Member of the National Assembly
- In office August 2021 – 27 November 2025
- Preceded by: Lawrence Sichalwe
- Succeeded by: Bright Nundwe
- Constituency: Chawama

Ward councillor for Nkoloma Ward
- In office August 2016 – August 2021

Personal details
- Born: Tasila Lungu 10 May 1983 (age 42)
- Party: Patriotic Front
- Spouse: Patrick Mwansa
- Parent: Edgar Lungu (father) Esther Lungu (mother)
- Occupation: Politician

= Tasila Lungu =

Zambian Politician

Tasila Lungu Mwansa (born May 10, 1983) is a Zambian politician and philanthropist.
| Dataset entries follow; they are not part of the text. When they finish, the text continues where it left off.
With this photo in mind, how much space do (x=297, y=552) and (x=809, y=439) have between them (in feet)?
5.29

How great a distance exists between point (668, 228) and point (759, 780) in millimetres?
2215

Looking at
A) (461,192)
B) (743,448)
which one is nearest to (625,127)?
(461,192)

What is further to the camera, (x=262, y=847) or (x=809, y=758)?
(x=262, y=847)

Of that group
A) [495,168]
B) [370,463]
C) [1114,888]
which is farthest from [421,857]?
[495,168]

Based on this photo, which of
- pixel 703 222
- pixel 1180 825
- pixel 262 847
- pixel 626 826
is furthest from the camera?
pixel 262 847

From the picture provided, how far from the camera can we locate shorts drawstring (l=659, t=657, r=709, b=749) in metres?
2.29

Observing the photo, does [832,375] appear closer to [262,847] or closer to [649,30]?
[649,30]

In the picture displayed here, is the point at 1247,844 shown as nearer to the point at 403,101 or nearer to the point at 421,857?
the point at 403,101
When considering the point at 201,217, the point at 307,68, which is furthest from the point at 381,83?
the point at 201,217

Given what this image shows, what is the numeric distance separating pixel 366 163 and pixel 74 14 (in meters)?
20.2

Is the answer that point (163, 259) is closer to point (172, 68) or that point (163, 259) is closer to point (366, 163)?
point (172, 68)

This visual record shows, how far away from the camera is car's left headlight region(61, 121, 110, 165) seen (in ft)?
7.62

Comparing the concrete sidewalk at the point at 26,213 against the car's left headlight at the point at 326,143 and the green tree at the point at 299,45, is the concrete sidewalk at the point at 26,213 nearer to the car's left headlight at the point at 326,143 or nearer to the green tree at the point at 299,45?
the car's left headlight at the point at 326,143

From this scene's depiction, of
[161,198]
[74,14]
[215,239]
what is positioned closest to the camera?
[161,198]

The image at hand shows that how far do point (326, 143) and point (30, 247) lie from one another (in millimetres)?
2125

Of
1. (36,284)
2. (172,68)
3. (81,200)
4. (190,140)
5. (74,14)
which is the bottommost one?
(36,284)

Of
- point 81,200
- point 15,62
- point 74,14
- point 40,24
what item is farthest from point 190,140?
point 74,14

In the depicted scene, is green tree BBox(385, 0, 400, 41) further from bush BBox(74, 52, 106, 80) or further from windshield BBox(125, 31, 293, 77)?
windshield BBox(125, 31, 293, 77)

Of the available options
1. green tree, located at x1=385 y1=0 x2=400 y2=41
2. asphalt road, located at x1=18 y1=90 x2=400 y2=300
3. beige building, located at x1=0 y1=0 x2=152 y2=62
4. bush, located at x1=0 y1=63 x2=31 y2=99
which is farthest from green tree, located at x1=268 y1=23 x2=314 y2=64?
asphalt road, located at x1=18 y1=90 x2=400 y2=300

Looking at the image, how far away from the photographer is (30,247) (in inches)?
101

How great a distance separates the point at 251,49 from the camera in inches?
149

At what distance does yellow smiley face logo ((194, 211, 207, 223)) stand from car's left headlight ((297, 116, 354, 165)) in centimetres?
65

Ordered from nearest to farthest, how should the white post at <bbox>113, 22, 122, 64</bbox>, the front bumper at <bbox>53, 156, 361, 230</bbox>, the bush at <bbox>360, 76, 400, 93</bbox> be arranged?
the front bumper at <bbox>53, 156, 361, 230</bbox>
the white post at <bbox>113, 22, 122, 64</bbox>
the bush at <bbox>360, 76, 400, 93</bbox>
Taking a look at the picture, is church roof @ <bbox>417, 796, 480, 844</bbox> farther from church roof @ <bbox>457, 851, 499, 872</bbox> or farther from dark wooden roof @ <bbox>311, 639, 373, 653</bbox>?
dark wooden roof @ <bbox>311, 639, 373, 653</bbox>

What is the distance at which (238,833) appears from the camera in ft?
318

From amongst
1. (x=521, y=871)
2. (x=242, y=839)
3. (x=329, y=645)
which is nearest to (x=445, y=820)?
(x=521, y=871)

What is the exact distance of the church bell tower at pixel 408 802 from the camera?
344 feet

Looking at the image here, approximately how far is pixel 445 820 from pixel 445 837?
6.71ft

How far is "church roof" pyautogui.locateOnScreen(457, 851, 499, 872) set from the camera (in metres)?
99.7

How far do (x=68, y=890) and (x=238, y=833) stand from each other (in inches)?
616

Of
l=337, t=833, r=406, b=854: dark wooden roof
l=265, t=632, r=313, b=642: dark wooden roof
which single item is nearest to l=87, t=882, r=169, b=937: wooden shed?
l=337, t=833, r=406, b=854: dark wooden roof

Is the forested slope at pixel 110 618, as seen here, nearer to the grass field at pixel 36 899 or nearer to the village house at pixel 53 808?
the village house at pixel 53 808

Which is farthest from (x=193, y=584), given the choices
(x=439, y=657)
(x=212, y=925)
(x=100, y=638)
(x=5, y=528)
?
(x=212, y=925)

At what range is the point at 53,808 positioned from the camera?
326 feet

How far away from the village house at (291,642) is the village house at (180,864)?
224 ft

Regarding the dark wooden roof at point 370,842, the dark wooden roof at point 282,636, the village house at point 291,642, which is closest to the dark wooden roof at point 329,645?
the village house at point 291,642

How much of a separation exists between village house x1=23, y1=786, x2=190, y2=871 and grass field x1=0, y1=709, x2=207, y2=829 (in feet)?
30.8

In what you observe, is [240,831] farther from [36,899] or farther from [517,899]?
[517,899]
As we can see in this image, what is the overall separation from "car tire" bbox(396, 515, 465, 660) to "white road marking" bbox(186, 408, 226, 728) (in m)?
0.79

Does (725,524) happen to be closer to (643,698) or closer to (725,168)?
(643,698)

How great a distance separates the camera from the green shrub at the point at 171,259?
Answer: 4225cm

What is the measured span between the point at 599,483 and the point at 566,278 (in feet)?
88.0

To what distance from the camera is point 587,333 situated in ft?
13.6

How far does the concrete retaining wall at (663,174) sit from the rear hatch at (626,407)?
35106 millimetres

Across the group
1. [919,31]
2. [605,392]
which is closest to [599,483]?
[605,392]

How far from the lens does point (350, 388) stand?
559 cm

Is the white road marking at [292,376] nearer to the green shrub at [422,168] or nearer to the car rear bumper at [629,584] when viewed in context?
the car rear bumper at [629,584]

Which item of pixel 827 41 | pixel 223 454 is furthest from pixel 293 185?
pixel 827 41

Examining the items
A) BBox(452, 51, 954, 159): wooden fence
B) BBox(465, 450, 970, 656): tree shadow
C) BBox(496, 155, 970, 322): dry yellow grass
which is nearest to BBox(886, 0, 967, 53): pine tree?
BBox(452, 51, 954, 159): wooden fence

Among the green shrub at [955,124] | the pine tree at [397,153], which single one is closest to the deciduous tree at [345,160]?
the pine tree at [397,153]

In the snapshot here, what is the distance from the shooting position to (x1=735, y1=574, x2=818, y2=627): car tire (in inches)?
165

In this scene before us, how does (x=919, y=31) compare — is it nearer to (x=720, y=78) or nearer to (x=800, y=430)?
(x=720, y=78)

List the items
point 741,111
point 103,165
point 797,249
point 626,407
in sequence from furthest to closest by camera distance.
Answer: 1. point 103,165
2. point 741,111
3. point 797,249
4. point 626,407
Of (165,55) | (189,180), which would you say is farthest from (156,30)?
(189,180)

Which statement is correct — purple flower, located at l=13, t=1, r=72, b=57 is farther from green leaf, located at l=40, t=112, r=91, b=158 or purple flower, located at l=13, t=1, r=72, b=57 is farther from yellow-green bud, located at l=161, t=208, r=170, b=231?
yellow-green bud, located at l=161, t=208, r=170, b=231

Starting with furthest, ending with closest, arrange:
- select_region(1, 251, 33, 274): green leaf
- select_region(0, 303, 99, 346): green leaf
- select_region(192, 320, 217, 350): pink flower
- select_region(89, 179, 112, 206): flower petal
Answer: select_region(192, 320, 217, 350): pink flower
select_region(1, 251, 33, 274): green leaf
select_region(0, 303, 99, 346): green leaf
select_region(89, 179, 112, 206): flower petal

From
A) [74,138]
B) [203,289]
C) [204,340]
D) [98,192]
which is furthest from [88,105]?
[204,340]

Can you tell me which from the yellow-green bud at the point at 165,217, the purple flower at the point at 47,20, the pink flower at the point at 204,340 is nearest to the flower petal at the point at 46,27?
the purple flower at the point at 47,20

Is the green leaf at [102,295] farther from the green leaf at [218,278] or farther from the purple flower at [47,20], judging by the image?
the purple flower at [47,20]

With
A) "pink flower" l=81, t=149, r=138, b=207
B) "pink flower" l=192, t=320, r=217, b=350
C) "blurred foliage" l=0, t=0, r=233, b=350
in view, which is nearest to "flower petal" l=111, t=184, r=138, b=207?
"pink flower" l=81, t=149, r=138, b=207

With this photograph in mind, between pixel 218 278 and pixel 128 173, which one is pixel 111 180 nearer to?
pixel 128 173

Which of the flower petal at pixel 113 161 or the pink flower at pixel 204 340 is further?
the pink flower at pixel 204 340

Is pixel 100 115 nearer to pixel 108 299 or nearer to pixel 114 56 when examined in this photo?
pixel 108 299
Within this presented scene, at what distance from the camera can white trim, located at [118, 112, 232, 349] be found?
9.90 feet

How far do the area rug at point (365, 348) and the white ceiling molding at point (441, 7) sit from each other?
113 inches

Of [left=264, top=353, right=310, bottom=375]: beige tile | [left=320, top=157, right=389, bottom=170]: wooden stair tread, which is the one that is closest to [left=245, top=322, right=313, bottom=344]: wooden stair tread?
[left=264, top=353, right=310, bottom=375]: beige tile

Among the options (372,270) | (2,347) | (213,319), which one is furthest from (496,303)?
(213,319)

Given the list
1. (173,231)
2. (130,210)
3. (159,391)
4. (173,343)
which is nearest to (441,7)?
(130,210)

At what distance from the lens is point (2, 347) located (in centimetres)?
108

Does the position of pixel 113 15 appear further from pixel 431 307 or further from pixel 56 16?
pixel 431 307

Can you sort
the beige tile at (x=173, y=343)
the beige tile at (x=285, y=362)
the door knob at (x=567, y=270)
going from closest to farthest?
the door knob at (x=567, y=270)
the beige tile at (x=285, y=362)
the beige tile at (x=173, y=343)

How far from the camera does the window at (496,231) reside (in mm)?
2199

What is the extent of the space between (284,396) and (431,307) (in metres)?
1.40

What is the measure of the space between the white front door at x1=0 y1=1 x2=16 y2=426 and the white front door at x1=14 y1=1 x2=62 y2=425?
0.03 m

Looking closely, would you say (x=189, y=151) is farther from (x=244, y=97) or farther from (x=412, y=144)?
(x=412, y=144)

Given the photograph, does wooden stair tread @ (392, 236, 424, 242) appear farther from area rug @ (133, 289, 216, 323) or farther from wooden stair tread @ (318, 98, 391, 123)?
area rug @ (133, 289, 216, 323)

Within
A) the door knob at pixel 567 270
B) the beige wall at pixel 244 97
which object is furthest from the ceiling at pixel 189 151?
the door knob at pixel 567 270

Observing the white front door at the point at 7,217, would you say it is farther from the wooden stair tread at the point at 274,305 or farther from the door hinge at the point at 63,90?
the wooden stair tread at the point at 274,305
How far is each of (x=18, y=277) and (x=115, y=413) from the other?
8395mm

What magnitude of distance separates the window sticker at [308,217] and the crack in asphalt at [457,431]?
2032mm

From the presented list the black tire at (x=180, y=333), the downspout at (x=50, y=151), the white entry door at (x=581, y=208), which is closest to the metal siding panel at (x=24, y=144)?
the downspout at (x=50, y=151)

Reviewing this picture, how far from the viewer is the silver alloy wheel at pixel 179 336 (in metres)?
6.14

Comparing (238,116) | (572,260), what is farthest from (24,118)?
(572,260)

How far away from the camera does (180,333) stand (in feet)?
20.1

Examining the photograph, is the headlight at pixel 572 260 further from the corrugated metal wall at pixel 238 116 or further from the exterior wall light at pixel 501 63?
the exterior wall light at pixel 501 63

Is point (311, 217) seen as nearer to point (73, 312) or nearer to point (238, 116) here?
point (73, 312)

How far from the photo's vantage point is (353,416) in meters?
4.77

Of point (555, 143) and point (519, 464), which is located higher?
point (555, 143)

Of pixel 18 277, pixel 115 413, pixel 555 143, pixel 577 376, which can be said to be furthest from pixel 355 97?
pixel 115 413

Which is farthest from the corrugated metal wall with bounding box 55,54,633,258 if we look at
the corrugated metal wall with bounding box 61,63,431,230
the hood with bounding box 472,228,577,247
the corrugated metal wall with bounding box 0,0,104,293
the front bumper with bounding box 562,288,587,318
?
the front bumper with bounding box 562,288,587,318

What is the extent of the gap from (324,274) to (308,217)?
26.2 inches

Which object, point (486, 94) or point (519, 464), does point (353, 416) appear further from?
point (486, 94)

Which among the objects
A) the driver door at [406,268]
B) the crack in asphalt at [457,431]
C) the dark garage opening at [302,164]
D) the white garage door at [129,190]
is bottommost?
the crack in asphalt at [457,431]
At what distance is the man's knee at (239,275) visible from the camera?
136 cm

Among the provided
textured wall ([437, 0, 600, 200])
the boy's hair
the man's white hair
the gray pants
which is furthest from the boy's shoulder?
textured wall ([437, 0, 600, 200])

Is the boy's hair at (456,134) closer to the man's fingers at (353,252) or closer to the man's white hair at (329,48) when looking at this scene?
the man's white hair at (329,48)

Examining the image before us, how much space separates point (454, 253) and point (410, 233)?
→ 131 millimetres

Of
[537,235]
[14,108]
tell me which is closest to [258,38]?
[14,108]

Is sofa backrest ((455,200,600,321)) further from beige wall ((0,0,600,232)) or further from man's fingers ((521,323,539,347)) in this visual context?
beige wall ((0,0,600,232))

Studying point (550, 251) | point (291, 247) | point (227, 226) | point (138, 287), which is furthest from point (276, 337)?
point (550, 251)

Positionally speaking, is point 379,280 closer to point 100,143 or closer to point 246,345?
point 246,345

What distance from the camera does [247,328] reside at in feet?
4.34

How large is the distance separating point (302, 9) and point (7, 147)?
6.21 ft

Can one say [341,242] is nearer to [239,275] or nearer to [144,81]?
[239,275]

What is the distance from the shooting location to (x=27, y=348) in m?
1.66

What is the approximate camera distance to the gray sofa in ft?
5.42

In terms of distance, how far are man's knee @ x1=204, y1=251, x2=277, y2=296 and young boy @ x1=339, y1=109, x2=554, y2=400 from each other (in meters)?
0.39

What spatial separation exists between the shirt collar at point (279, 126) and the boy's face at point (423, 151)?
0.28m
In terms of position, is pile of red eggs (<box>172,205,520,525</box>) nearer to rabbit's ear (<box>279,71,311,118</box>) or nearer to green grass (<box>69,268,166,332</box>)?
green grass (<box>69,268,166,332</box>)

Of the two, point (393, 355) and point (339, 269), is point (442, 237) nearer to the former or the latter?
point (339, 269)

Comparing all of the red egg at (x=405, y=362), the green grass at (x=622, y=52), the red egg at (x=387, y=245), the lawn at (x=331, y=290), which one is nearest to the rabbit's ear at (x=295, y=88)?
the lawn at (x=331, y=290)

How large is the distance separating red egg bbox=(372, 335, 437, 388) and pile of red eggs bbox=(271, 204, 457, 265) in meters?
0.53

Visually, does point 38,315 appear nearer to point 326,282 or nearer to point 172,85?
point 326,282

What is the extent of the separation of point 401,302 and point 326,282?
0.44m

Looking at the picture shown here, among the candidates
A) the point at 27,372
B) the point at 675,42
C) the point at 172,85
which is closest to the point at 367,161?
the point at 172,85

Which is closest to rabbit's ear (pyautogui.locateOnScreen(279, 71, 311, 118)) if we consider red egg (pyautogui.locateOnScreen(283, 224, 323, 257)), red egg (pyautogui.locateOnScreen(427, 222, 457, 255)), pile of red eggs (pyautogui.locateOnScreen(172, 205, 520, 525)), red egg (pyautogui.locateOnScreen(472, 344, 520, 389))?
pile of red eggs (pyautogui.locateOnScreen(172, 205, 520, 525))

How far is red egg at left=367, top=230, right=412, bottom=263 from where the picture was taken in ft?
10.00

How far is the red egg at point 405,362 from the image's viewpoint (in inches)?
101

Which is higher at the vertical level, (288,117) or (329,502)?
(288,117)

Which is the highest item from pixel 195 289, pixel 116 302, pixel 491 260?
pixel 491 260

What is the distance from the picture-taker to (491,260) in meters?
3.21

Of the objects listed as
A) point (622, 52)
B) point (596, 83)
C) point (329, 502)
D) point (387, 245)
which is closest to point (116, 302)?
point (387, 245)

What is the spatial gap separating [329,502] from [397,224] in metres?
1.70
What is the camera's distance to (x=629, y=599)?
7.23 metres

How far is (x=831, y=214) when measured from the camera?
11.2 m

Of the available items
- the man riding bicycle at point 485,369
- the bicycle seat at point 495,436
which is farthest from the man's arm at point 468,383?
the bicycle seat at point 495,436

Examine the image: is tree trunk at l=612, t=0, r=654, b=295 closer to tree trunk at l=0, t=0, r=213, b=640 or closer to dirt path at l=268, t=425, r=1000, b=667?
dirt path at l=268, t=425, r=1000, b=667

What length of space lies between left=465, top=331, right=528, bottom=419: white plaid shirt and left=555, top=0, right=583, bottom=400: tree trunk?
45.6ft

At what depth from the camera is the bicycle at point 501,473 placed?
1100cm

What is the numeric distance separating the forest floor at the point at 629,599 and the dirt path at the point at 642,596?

She is a member of the Patriotic Front and is the former Member of Parliament for Chawama.

==Biography==
Tasila was born on May 10, 1983. At the age of 12, Tasila and her mother left Zambia for the US and returned after her father's victory in the January 2015 by-election, in which he was chosen to carry out the remainder of the late Michael Sata's term as president.

==Political career==
Tasila contested for the position of Nkoloma ward councillor in Chawama constituency of Lusaka District at the 2016 general election and was elected. She then contested for the position of member of parliament for Chawama constituency at the 2021 general election as the Patriotic Front candidate and was elected.

In November 2025, her parliamentary seat was declared vacant by the speaker, Nelly Mutti, which meant that she wouldn't continue being the member of parliament for Chawama constituency.

==Personal life==
In 2020, Tasila married Patrick Mwansa.